**Stated exercise:**
Look below for the line with "Considering their positions, is". Extract that line and each one after it through the last, word for word.
-- START Items --
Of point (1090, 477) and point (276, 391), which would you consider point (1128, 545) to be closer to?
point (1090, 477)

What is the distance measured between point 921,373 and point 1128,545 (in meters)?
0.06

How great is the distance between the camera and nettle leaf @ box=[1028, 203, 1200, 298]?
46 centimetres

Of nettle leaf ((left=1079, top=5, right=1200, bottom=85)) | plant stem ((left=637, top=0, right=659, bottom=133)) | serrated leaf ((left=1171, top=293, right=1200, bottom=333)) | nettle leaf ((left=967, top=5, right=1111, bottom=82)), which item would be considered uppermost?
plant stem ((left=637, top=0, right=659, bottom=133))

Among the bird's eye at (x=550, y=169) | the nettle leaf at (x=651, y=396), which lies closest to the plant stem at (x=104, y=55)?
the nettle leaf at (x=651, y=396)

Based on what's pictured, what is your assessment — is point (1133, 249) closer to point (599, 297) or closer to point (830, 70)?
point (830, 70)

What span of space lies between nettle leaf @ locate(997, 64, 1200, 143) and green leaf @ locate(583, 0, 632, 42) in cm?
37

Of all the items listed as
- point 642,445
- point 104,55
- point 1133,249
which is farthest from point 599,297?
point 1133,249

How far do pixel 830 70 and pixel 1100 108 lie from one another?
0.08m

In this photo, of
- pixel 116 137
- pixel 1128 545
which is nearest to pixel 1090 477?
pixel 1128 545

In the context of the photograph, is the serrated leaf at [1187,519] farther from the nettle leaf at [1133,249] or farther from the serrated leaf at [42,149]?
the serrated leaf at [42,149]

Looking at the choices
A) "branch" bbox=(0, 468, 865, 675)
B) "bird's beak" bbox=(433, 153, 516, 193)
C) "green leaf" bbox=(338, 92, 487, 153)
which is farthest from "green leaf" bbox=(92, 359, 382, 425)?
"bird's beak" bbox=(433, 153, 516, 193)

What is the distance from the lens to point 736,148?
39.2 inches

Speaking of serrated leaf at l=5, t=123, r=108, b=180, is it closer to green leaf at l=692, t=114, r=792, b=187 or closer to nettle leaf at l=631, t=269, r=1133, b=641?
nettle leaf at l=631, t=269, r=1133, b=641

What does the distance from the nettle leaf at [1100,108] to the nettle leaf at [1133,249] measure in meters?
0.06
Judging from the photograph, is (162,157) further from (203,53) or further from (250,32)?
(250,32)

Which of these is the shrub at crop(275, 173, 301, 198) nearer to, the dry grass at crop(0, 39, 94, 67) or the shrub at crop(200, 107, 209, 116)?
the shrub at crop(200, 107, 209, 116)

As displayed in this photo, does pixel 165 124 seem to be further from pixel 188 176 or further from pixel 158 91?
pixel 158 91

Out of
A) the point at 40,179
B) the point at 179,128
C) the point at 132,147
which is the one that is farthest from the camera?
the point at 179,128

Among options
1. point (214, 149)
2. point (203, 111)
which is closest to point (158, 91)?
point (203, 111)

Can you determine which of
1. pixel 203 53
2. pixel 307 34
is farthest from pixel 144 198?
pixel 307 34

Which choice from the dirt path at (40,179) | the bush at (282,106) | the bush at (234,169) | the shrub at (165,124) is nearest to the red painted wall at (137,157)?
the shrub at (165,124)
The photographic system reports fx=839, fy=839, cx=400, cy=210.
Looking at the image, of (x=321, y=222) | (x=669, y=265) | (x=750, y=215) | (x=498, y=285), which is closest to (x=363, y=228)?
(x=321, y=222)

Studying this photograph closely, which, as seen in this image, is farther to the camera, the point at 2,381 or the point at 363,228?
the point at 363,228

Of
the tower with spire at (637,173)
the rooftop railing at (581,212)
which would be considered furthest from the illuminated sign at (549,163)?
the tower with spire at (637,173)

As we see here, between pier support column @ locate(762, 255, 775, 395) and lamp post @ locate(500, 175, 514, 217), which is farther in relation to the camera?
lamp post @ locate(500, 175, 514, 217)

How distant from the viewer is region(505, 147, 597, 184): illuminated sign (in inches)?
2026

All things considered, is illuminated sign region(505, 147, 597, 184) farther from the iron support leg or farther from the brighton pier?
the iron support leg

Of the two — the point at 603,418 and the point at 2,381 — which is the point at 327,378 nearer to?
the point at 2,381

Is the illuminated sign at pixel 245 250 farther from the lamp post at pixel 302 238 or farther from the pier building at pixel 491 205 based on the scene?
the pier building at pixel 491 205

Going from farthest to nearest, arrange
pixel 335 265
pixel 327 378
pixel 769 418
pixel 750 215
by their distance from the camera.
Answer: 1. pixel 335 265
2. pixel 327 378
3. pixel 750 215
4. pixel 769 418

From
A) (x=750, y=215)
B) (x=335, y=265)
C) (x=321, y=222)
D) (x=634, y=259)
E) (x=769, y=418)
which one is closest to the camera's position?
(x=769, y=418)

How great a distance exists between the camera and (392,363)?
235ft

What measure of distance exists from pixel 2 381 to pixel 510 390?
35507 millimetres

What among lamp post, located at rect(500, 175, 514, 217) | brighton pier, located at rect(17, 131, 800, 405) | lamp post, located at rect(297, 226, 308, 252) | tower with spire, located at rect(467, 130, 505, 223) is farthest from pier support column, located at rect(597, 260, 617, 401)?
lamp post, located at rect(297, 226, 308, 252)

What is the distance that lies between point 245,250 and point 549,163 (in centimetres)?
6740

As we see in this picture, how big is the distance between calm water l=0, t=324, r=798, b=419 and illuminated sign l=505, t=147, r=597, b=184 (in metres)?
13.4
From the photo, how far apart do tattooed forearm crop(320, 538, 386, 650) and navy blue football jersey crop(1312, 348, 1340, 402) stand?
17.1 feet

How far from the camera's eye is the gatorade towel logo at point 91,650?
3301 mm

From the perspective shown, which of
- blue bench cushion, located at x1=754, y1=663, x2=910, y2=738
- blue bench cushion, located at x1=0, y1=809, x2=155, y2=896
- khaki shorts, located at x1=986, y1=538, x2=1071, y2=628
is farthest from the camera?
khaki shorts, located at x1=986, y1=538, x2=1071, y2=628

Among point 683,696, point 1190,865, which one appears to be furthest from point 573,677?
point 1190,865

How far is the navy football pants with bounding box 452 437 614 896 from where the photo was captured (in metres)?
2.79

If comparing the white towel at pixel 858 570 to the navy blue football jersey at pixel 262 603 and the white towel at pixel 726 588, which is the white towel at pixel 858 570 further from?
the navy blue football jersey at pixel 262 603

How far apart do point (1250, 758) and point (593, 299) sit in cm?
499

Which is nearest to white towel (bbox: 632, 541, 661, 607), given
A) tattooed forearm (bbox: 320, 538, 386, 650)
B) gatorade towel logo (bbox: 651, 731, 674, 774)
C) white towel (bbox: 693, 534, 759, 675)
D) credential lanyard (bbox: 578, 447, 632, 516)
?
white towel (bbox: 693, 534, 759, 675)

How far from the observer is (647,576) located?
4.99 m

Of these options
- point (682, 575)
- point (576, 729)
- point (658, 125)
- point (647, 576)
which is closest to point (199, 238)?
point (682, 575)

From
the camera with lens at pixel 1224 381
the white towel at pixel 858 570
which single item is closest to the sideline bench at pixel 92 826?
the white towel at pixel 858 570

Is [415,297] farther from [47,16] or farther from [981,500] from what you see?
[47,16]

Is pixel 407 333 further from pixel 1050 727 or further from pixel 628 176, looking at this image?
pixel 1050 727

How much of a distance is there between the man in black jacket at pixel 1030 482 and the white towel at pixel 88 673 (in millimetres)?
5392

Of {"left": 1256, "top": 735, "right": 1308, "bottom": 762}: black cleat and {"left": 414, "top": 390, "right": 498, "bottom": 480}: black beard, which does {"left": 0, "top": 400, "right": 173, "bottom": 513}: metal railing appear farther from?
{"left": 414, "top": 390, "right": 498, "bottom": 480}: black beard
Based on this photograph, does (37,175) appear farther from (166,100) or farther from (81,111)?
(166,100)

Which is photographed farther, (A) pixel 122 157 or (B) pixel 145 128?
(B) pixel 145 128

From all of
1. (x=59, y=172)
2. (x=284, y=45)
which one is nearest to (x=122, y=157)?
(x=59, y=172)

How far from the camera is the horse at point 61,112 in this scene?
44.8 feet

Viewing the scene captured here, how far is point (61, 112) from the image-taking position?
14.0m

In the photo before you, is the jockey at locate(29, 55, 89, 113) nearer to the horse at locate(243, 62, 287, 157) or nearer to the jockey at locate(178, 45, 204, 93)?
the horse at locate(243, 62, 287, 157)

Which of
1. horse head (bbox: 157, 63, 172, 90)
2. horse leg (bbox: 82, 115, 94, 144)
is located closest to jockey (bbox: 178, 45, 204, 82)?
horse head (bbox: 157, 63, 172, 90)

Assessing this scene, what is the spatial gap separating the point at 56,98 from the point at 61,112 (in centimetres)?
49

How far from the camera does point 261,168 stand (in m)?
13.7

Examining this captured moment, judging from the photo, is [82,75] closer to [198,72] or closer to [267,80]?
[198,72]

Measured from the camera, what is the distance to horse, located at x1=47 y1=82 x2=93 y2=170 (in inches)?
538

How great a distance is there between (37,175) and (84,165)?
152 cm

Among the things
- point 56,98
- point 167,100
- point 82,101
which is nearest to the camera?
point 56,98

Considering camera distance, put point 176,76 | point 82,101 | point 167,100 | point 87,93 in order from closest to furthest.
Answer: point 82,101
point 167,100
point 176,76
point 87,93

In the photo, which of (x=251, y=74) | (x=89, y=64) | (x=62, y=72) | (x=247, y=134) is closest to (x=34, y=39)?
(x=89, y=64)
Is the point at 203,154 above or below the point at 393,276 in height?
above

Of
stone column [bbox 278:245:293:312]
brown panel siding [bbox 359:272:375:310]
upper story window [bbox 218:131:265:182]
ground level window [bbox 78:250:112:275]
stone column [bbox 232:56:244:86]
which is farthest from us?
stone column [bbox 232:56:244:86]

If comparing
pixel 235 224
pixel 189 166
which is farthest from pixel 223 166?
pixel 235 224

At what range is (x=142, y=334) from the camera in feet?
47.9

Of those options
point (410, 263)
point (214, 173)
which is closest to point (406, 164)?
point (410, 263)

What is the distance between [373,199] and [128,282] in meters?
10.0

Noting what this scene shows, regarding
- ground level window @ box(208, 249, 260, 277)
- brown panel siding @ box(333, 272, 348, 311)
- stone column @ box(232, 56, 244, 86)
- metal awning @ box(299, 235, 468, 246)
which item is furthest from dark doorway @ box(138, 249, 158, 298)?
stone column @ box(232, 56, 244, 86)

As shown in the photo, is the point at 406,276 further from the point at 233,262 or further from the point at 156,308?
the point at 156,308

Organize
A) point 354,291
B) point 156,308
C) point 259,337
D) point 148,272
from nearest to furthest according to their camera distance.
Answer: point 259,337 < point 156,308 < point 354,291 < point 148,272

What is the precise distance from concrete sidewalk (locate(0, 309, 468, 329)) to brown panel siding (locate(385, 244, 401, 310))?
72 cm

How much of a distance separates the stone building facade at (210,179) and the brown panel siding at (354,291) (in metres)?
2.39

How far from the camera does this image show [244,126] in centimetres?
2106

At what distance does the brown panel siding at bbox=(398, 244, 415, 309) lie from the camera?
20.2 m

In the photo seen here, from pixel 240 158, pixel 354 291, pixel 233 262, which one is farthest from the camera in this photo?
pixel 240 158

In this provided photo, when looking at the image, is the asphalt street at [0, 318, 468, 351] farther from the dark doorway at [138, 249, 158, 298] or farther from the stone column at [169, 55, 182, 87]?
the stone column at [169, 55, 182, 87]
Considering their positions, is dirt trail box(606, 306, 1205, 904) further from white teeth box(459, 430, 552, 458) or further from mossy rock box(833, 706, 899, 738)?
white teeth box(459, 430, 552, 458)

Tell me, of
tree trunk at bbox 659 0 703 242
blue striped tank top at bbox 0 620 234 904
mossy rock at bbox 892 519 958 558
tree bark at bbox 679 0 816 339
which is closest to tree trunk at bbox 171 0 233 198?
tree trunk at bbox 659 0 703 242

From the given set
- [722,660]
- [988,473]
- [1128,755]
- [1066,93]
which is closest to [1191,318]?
-- END Items --
**Right answer:**
Considering their positions, is dirt trail box(606, 306, 1205, 904) further from white teeth box(459, 430, 552, 458) or further from mossy rock box(833, 706, 899, 738)?
white teeth box(459, 430, 552, 458)

Tell me, of
tree trunk at bbox 659 0 703 242
blue striped tank top at bbox 0 620 234 904
mossy rock at bbox 892 519 958 558
tree bark at bbox 679 0 816 339
which is closest to tree trunk at bbox 171 0 233 198?
tree trunk at bbox 659 0 703 242

From the given set
- [722,660]
- [988,473]
- [1128,755]
- [1066,93]
which is closest to [1191,318]?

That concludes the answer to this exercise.